The piece segues into an explanation of Ramadan fasting.
The practice typically starts around puberty. For many preteens and teens, it serves as an informal rite of passage into Muslim adulthood around the same time that Jewish kids are having bar or bat mitzvahs and some Christian kids are receiving their first Communion.
It appears the reporter has mixed up her sacraments. Most Christian kids get their first Communion way earlier than puberty. Maybe she was thinking of Confirmation, which often happens during the teen years?
Anyway, the article talks about helping kids build a Muslim identity, throws in a mention of Jewish summer camps, then returns to the main narrative about how the Muslim kids get a sense of pride in who they are after such camps.

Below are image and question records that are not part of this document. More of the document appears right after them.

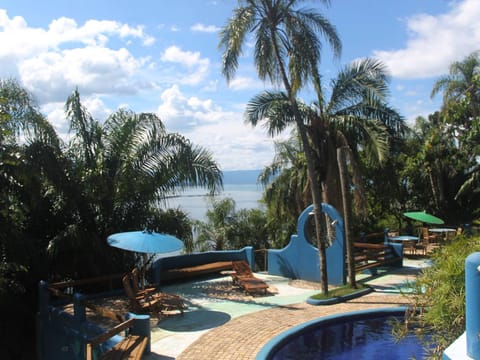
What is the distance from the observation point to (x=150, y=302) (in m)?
10.5

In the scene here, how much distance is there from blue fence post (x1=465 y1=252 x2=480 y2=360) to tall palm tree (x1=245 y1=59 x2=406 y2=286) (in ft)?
39.7

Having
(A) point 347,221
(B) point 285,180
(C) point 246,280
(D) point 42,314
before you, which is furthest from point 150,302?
(B) point 285,180

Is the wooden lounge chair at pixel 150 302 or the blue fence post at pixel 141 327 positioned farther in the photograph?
the wooden lounge chair at pixel 150 302

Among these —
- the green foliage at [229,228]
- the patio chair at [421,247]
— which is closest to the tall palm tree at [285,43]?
the patio chair at [421,247]

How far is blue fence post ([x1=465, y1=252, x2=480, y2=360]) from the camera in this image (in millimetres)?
3387

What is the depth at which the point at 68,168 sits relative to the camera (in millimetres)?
12766

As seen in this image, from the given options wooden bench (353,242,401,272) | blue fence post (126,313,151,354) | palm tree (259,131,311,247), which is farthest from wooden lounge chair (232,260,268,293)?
palm tree (259,131,311,247)

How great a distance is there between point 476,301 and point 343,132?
13242mm

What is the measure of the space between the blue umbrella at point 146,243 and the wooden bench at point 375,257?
6381 millimetres

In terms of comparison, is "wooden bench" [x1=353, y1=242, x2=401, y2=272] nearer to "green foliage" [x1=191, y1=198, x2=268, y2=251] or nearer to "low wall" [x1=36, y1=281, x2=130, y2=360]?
"low wall" [x1=36, y1=281, x2=130, y2=360]

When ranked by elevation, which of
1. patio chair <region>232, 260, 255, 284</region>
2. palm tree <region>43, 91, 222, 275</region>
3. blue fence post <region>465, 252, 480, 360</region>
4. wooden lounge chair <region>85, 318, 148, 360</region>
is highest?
palm tree <region>43, 91, 222, 275</region>

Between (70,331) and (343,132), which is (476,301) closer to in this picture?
(70,331)

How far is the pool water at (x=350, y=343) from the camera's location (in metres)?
8.24

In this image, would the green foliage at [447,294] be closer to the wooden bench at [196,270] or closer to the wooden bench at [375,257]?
the wooden bench at [375,257]
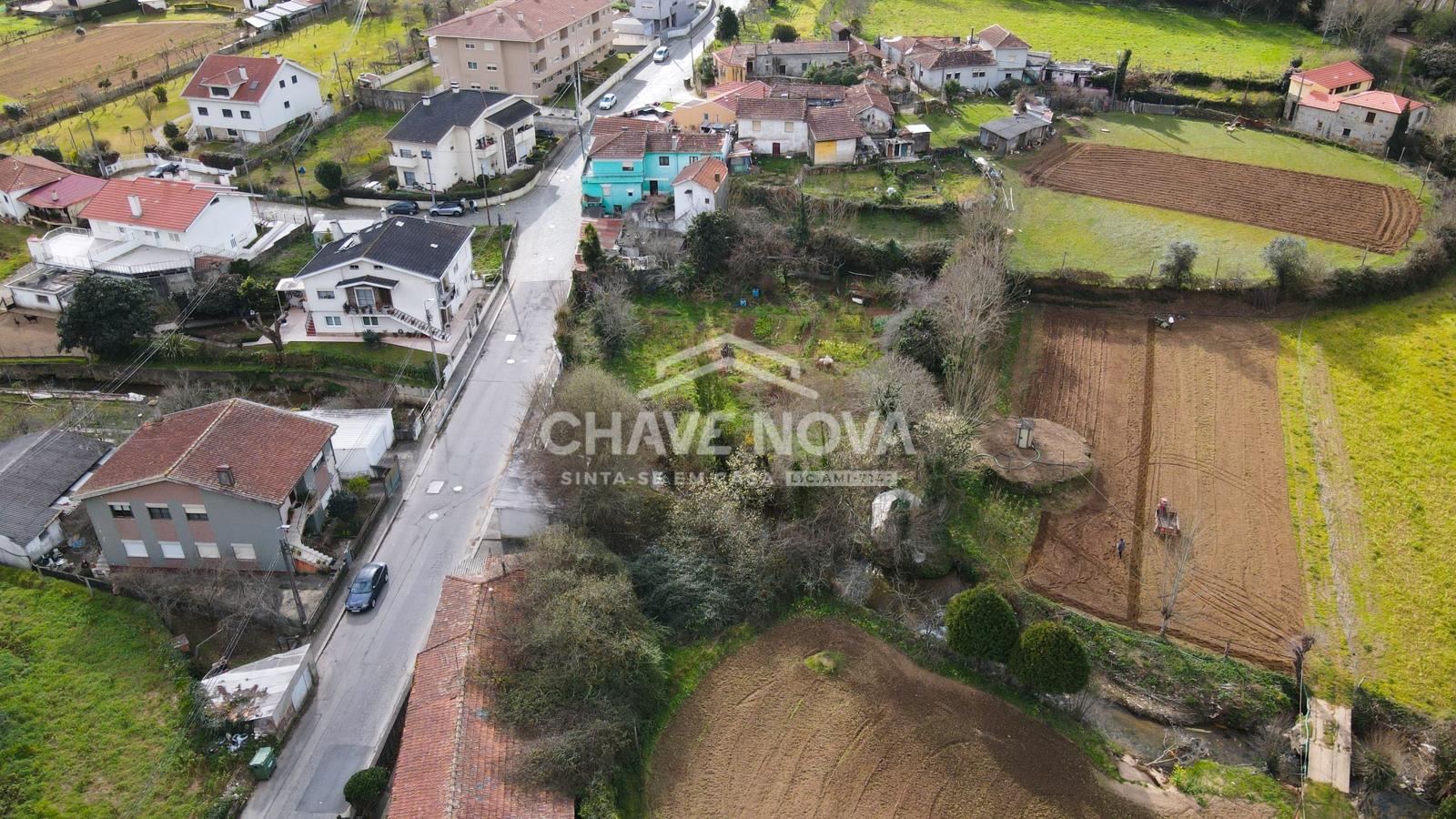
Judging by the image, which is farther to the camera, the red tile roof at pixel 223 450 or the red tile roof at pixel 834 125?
the red tile roof at pixel 834 125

If the kids discussed any darker topics, such as ISIS or feeling beleaguered as Muslims in America, the article doesn’t say and at least one conservative outlet felt the Post overdid it in the numbing-positive-news-about-Islam department.

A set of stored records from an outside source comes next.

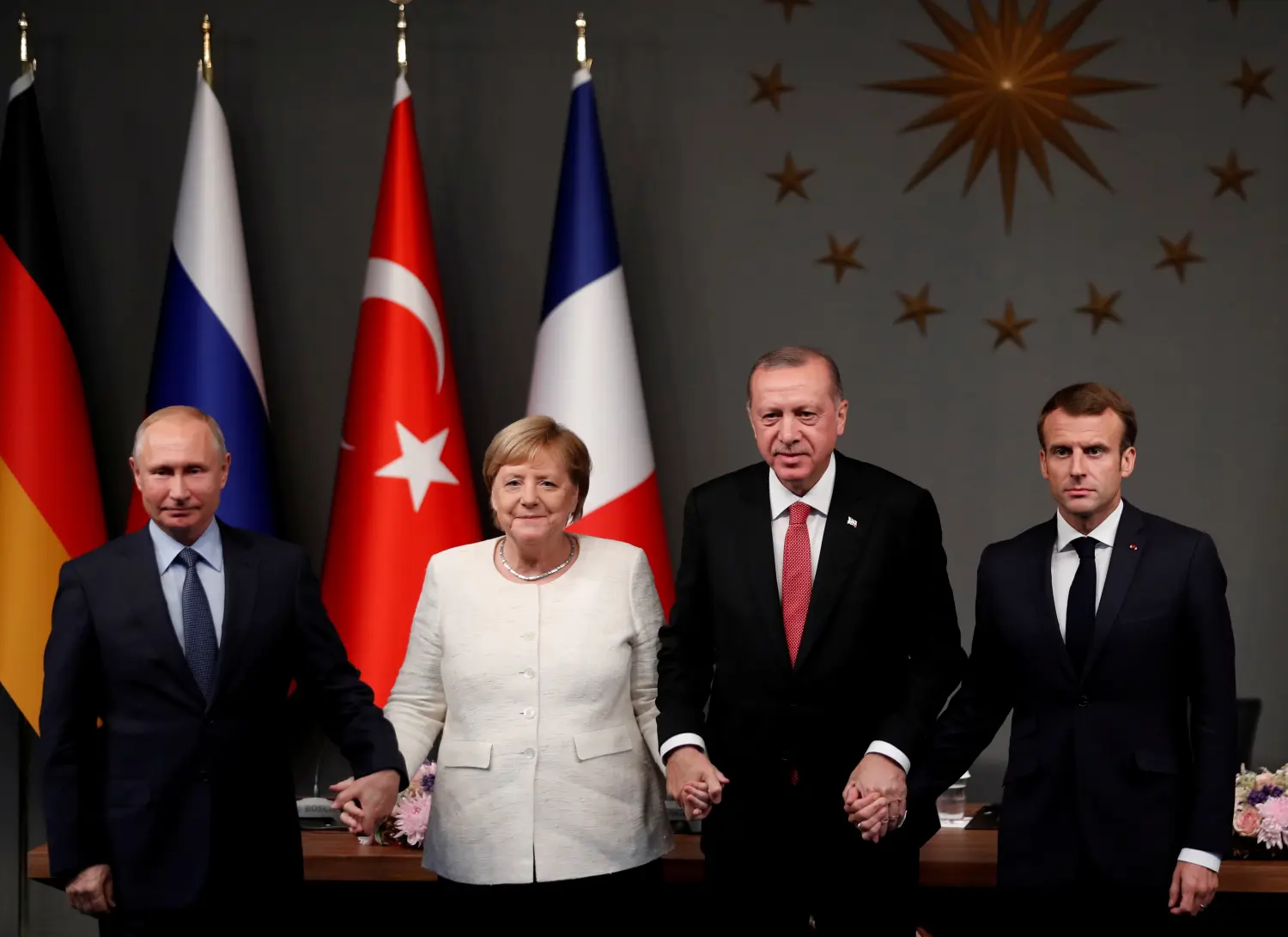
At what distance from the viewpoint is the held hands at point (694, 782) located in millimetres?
2428

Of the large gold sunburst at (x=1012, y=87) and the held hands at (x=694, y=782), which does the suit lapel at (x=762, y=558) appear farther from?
the large gold sunburst at (x=1012, y=87)

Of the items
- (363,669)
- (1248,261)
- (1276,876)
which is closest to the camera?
(1276,876)

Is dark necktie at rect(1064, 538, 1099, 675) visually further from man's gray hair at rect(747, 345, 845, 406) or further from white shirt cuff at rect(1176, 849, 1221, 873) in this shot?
man's gray hair at rect(747, 345, 845, 406)

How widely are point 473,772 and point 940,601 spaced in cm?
93

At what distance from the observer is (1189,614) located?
2570mm

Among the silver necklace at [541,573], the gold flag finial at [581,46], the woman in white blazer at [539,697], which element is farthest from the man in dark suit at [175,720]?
the gold flag finial at [581,46]

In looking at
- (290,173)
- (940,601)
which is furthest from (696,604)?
(290,173)

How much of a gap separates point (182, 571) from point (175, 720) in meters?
0.27

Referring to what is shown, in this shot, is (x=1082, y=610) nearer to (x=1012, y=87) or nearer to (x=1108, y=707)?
(x=1108, y=707)

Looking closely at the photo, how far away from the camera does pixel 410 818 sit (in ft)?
11.4

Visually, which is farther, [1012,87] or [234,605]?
[1012,87]

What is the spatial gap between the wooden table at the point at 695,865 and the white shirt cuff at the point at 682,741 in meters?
0.91

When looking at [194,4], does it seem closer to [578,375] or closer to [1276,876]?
[578,375]

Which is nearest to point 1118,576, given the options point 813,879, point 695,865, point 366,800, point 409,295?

This isn't the first time Camp Ramadan has made the news. Al Jazeera covered it two years ago with a longer piece that mentioned how the calligraphy instructor is Jewish and how these camps are lifesavers for kids who can't eat or drink all day.

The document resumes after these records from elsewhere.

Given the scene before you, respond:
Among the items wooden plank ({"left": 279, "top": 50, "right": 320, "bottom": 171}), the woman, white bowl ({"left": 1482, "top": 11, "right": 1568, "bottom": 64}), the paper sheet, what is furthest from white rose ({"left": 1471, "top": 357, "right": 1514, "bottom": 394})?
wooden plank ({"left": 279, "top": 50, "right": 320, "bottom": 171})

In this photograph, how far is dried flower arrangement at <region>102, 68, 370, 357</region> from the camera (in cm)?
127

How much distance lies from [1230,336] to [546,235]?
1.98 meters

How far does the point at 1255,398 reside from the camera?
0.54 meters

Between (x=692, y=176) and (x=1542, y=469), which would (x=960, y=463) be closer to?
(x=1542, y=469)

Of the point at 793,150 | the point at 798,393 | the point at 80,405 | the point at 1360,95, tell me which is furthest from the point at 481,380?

I know it’s tough to find decent local religion stories in the summer and the idea of Muslim summer youth camps is kind of new. I could not help noticing how it seemed OK to inculcate Muslim values into kids at camp, but when a Christian group did the same thing a decade ago, they ended up in a film called “Jesus Camp,” about the dark designs of the Christian Right. Don’t you all remember hearing horror stories about the film and its supposed indoctrination of innocent children with religious dogma?
Don’t believe me? Read what the Guardian just came out with last week about “The Kids of Jesus Camp 10 Years Later: Was it Child Abuse? Yes and No.” Does anyone out there think these same filmmakers will make a “Muslim Camp” expose of this kind? I’m not holding my breath.
The second story was from Religion News Service about a liberal Protestant youth camp in North Carolina where kids learn to be community organizers.
“We Have the Power,” as the weeklong camp was dubbed, represents a recent movement within activist networks to invite children and youth into political action, and a renewed movement within religious communities to live out biblical teaching with good works.
Across the United States, churches are joining with social-change organizations such as the American Friends Service Committee, the Children’s Defense Fund and Kids4Peace to use summer breaks to teach children about the civil rights movement and how they might be part of its renewal.
The best quote in the story came from one of the pastors:
Brown said training young activists is a way “to be a beacon of light and love to our community, whether or not people join our church.
“Dr. King didn’t just fall out of the sky. Rosa Parks didn’t just fall out of the sky. Somebody groomed them,” he said. “We’re trying to groom the next generation of Freedom Fighters.”
If you scan VBS listings around North America, most of what’s out there are small announcements about goings-on at Protestant churches, although occasionally a Catholic church gets into the mix. I did look for atheist summer camps for kids but found nothing.
Despite the mockery towards evangelical Christian camps, it’s intriguing that other religions and liberal Protestants have taken a leaf from the evangelical playbook in using the summer as a time to combine faith and fun.
Now, it is possible for a mainline media organization to find actual news in the back story of an evangelical camp. Back in 1999, the Oregonian ran a long piece (yes, my brother wrote it) about the transformation of Rancho Rajneesh in central Oregon from a base for Hindu sex guru Bhagwan Shree Rajneesh to a Young Life camp.
Which goes to say a story about any summer religious camp or program of this kind doesn't have to be boring or mindless. There are actual stories hidden in these ordinary events, but you do have to look for them.